TASK INSTRUCTIONS:
• A. Extract the passage from the dyslexia hearing transcript that begins at the words "Mr Newman: My" and ends after the words "I am afraid.".
• B. For each statement below, say whether the dyslexia hearing transcript agrees, answering yes or no and quoting the words that decide it. (i) Mr Newman says the British Dyslexia Association is doing work at one young offender institution. (ii) Valerie Davey says her LEA told her 20 years ago that dyslexia could be clearly defined. (iii) Mr Newman gives the percentage of the 50% who have dyslexia.
• C. In the dyslexia hearing transcript, under what has Mr Newman commissioned a strand of work on dyslexia?
====== PAGE EXTRACT ======
Mr Newman: My reluctance to answer
is that within the practitioner field, there is a wide variety
of interpretations of dyslexia. We are doing some work with the
British Dyslexia Association who are doing some work at one young
offender institution to try to nail this down. Different practitioners
have different views on whether dyslexia exists or not and it
is not something that there is a consensus on, I am afraid.
Q133 Valerie Davey: That is what I was
told in my LEA 20 years ago, that we could not define dyslexia.
The world has moved on and I am really sorry that prison education
for young people has not moved on because there are now, to my
knowledge, very clear ways of testing and I would have thought
that it was a given that that ought to be part of that process.
I recognise that there are still people arguing the case all round,
but surely some definitive situation ought to be reached by now
so that young people are given the benefit of knowing whether
or not they have a need for support as a dyslexic learner.
Mr Newman: Well, under PLUS we
have commissioned a strand of work to try and understand a bit
more fully these issues and to arrive at a position on dyslexia,
but as we stand at this moment I would not like to say one way
or the other. We can assume that a proportion of that 50% have
dyslexia, but I cannot say at this moment what that percentage
is.
Q134 Valerie Davey: Again in the note
that you have been asked for, could we just have something about
the background to that which will help me and others understand
why there is still a remaining debate going on at this level?
====== DATASET SECTION ======
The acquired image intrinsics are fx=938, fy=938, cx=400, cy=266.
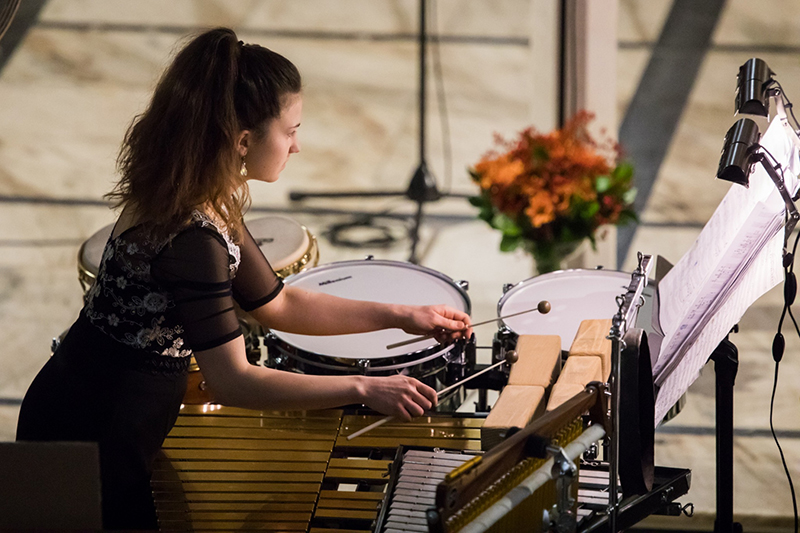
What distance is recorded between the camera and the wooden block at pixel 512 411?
======
ANSWERS FOR THE EXERCISE:
• A.
Mr Newman: My reluctance to answer
is that within the practitioner field, there is a wide variety
of interpretations of dyslexia. We are doing some work with the
British Dyslexia Association who are doing some work at one young
offender institution to try to nail this down. Different practitioners
have different views on whether dyslexia exists or not and it
is not something that there is a consensus on, I am afraid.

• B.
(i) Yes: "the British Dyslexia Association who are doing some work at one young offender institution"
(ii) No: "told in my LEA 20 years ago, that we could not define dyslexia."
(iii) No: "I cannot say at this moment what that percentage is."

• C. Under PLUS.